→ **About this exercise**
Repeat exactly the lines below that lie between the line with "scientific name: Connochaetes taurinus" and the line with "label granularity: sequence-level", counting both of those lines as part of the answer.

[[ Input material, beginning ]]

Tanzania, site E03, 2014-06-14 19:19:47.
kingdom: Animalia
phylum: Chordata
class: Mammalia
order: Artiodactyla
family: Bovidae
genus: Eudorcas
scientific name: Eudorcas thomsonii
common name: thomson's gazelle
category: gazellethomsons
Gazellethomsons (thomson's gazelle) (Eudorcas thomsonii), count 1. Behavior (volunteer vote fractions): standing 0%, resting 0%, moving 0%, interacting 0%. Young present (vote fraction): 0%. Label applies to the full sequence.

[[ Input material, end ]]
[[ Input material, beginning ]]

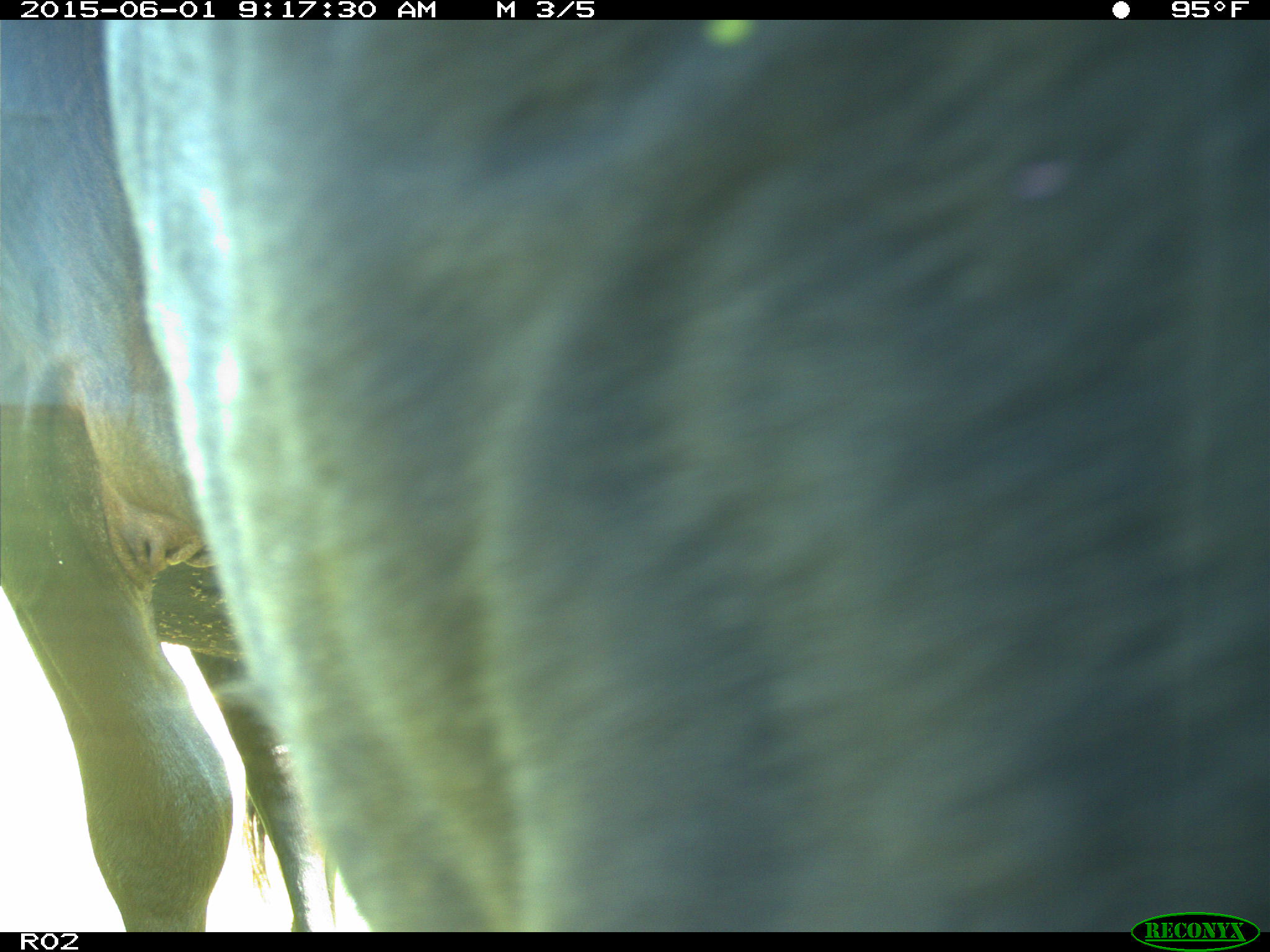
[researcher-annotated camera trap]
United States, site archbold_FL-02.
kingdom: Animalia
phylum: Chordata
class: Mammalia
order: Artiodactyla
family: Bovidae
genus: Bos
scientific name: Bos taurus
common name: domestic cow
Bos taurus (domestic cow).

[[ Input material, end ]]
[[ Input material, beginning ]]

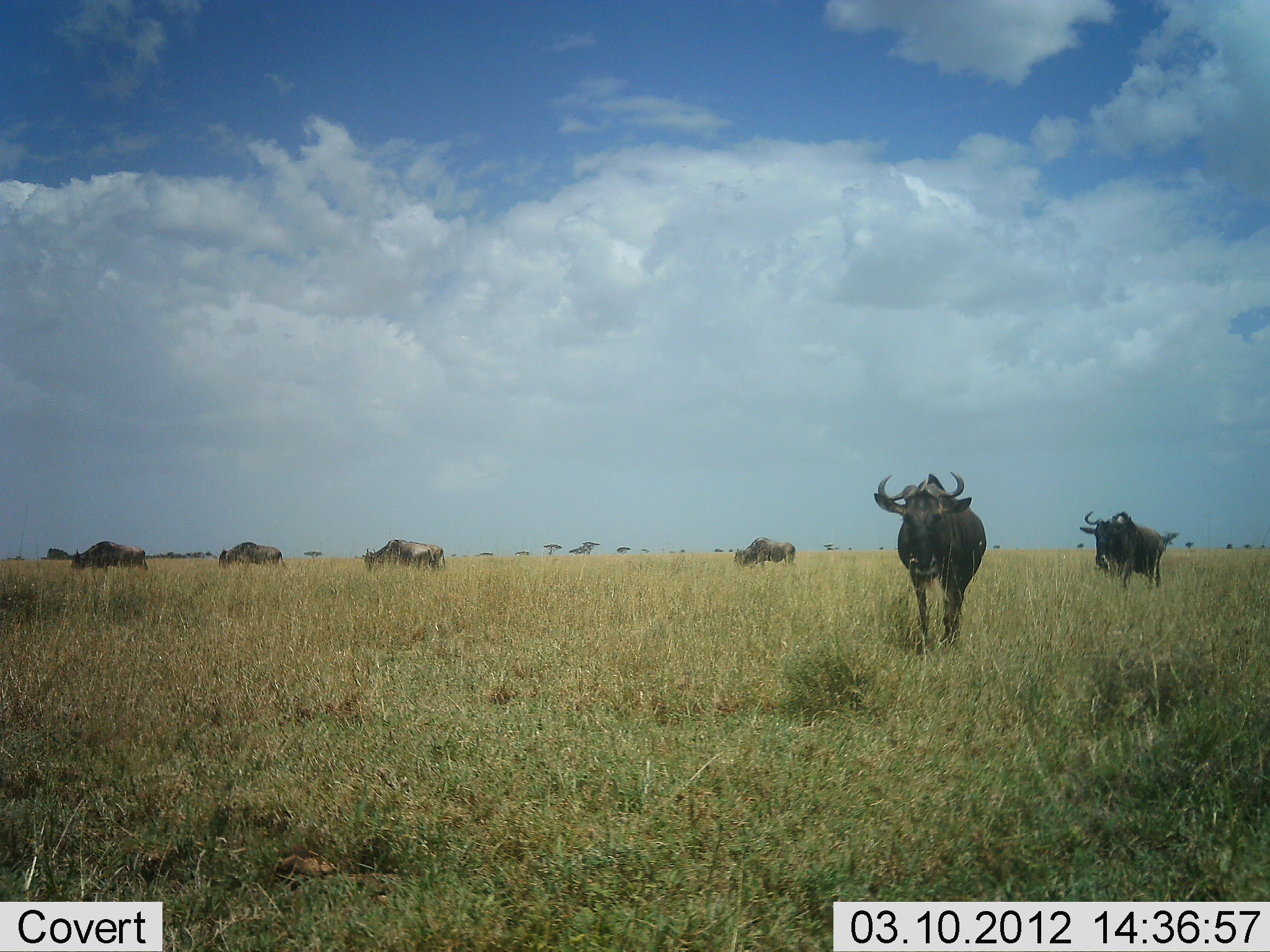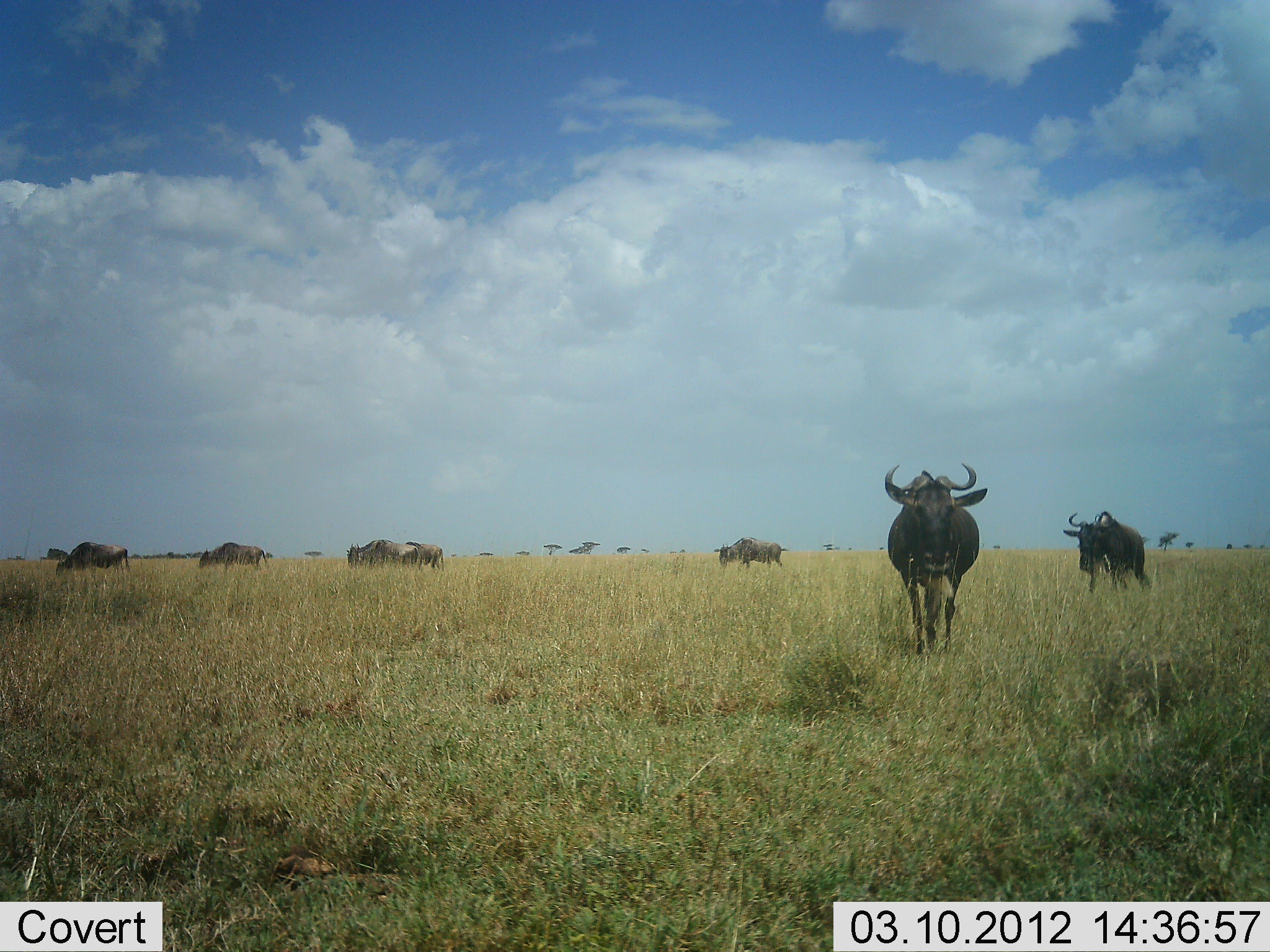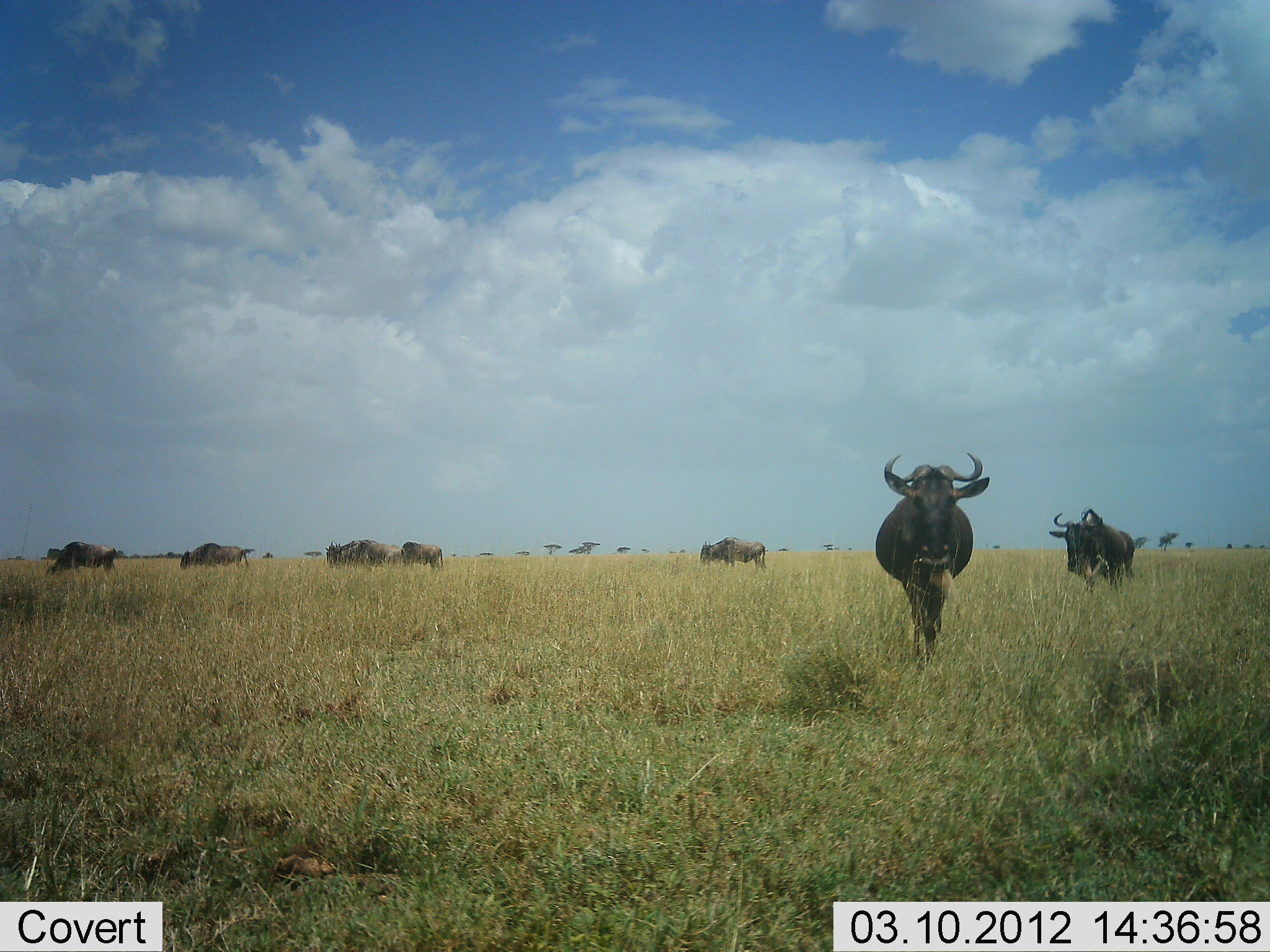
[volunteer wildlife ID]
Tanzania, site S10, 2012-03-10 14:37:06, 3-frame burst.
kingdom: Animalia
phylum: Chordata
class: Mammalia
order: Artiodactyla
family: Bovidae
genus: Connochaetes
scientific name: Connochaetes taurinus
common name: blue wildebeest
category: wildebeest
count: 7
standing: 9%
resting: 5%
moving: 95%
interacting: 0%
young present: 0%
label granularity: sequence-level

[[ Input material, end ]]

→ **Result of the task**
scientific name: Connochaetes taurinus
common name: blue wildebeest
category: wildebeest
count: 7
standing: 9%
resting: 5%
moving: 95%
interacting: 0%
young present: 0%
label granularity: sequence-level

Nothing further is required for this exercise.